Wednesday, July 30th, 2014
7

Moral Calculus Elucidated

booksAmazon, apparently no longer all that comfortable with the role that it has settled into during the course of its ongoing standoff with the publisher Hachette—unrepentant and unyielding monopoly monster—now wishes to explain itself:

It's also important to understand that e-books are highly price-elastic. This means that when the price goes up, customers buy much less. We've quantified the price elasticity of e-books from repeated measurements across many titles. For every copy an e-book would sell at $14.99, it would sell 1.74 copies if priced at $9.99. So, for example, if customers would buy 100,000 copies of a particular e-book at $14.99, then customers would buy 174,000 copies of that same e-book at $9.99. Total revenue at $14.99 would be $1,499,000. Total revenue at $9.99 is $1,738,000. … Is it Amazon's position that all e-books should be $9.99 or less? No, we accept that there will be legitimate reasons for a small number of specialized titles to be above $9.99.

This is all strictly true, of course—numbers don't lie, except when they do—if you grant Amazon its central premise, which is that all books (except those exceptional exceptions!) are worth precisely one penny less than ten dollars, regardless of what's inside of them.

Photo by Conrad Bakker

7 Comments / Post A Comment

Usually I think you guys are right on about things, but in this case, not so much. Amazon's "central premise" isn't that all books are worth $9.99. Leaving out that they explicitly said some books will continue to sell for more (perhaps much more), their point is that $9.99 is the most that most books _will currently sell for_. They want to sell books and they have a heck of a lot of data about what people are willing to pay for them. They're not making any moral judgment about the value of the books. As for being a monopoly, it's hard to imagine an industry that big with lower barriers to entry. The fact that no one else cares to or knows how to compete is beside the point. Amazon is just doing to traditional book publishing what outlets like the Awl have long since done to newspapers and magazines (an industry which once employed me and which I mourned).

barnhouse (#1,326)

@William Reichard@facebook That's not the point of what's being said. The shocking thing about Amazon's conduct as a publisher (and retailer, and reviewer) of books is their imperial ignorance of (and total unconcern with) why one book might be worth more than another, or why anyone would care to read one.

As for monopolistic practices, the writing is on the wall there, too. Lots of it. But for one example: self-published authors aren't permitted to participate in the Kindle Unlimited program on Amazon unless they agree to give Amazon exclusive publishing rights.

KarenUhOh (#19)

Oughtn't it be "many fewer" rather than "much less"? Why does "price-elastic" require a hyphen, while "price elasticity" goes without? And what on earth is "price elasticity" anyhow, with or without the arbitrary dash?

Has there been a study done on that?

Ralph Haygood (#13,154)

@KarenUhOh: "price elasticity" or, more precisely, "price elasticity of demand" is a standard, reasonably well defined thing in economics (e.g.,

http://www.economicsonline.co.uk/Competitive_markets/Price_elasticity_of_demand.html

). Whether Amazon has measured it as they claim is, of course, another matter, and whether it implies what Amazon asserts it does is, of course, yet another matter.

KarenUhOh (#19)

@Ralph Haygood To wit, and to my point. I really didn't doubt that it was a term of art in the discipline of economics–just wasn't going to waste thirty seconds of valuable Google time to learn it thoroughly.

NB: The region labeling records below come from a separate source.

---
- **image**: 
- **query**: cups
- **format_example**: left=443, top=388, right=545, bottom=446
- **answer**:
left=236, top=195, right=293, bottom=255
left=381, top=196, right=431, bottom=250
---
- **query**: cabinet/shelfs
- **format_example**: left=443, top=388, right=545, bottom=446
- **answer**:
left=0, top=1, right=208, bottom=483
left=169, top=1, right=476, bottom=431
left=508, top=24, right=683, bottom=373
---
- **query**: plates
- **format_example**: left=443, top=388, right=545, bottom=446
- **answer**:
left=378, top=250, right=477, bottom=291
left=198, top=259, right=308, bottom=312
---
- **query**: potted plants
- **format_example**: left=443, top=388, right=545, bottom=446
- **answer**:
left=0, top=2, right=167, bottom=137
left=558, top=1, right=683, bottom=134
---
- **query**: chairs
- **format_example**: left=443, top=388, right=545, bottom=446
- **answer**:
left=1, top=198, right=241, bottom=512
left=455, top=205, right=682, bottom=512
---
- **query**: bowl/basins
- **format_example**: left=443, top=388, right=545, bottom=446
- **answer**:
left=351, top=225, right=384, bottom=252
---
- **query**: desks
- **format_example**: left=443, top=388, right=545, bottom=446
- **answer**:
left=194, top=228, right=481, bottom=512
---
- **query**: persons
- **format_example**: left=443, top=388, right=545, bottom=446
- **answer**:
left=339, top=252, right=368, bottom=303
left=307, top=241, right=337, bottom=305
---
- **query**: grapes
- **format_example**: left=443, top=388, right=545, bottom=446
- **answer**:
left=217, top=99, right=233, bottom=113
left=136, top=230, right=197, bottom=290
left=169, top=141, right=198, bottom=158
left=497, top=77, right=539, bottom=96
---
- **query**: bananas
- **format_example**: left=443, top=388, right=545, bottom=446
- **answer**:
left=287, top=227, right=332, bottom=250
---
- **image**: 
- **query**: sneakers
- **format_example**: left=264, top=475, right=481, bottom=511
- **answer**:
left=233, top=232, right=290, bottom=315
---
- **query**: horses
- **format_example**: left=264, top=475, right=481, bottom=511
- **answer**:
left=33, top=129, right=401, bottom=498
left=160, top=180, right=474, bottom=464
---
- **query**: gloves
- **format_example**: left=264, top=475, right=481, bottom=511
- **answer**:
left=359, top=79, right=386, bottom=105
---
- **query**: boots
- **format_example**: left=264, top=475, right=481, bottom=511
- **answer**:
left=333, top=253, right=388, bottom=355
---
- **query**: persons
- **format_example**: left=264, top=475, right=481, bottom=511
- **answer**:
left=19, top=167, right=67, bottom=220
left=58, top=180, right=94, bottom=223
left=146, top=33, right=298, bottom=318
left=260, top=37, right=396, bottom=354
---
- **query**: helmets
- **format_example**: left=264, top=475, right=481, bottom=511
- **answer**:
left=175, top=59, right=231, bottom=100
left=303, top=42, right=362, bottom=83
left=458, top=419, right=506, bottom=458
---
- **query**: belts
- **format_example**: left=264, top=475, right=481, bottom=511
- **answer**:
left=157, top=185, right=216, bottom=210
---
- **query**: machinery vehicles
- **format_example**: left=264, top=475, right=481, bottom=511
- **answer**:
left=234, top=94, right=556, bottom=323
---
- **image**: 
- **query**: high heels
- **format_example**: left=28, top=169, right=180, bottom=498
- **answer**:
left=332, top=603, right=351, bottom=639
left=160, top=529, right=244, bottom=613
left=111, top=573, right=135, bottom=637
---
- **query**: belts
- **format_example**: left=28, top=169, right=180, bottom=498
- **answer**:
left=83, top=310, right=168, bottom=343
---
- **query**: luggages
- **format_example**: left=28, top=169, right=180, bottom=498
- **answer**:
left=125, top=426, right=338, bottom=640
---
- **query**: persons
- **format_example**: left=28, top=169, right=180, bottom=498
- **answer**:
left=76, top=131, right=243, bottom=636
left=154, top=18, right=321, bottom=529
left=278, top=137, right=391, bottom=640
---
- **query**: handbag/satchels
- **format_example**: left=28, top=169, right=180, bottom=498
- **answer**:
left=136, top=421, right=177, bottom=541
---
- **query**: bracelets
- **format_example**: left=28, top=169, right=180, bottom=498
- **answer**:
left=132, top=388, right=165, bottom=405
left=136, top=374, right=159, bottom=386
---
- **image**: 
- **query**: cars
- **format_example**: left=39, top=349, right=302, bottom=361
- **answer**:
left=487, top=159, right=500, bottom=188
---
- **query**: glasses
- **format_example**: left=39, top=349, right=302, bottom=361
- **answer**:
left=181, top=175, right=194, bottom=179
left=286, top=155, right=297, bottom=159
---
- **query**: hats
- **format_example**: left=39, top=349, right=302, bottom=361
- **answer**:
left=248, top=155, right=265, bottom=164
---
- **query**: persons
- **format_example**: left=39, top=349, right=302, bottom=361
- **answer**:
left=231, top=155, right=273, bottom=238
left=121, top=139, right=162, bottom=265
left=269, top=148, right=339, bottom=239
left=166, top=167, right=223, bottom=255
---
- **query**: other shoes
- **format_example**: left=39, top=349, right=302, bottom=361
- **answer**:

But I rather believe I am among the mass of doofi Amazon intended as the audience for this smug apologia, and my limited grasp of the economics of persuasion convinces me they used the term to shush bourgeois complainers.

holdup!holdmyphone! (#274,038)

frankly the problem with ebooks is, wtf do you do with them when you're done? a paper book can have hella owners so whoever buys it new knows theyre subsidizing hella future reads but an ebook? man who the heck borrows an ebook?

NeonTrotsky (#2,249)

Considering that an e-book is really more of a rental, maybe it's just psychologically harder to imagine paying a two-figure price for one???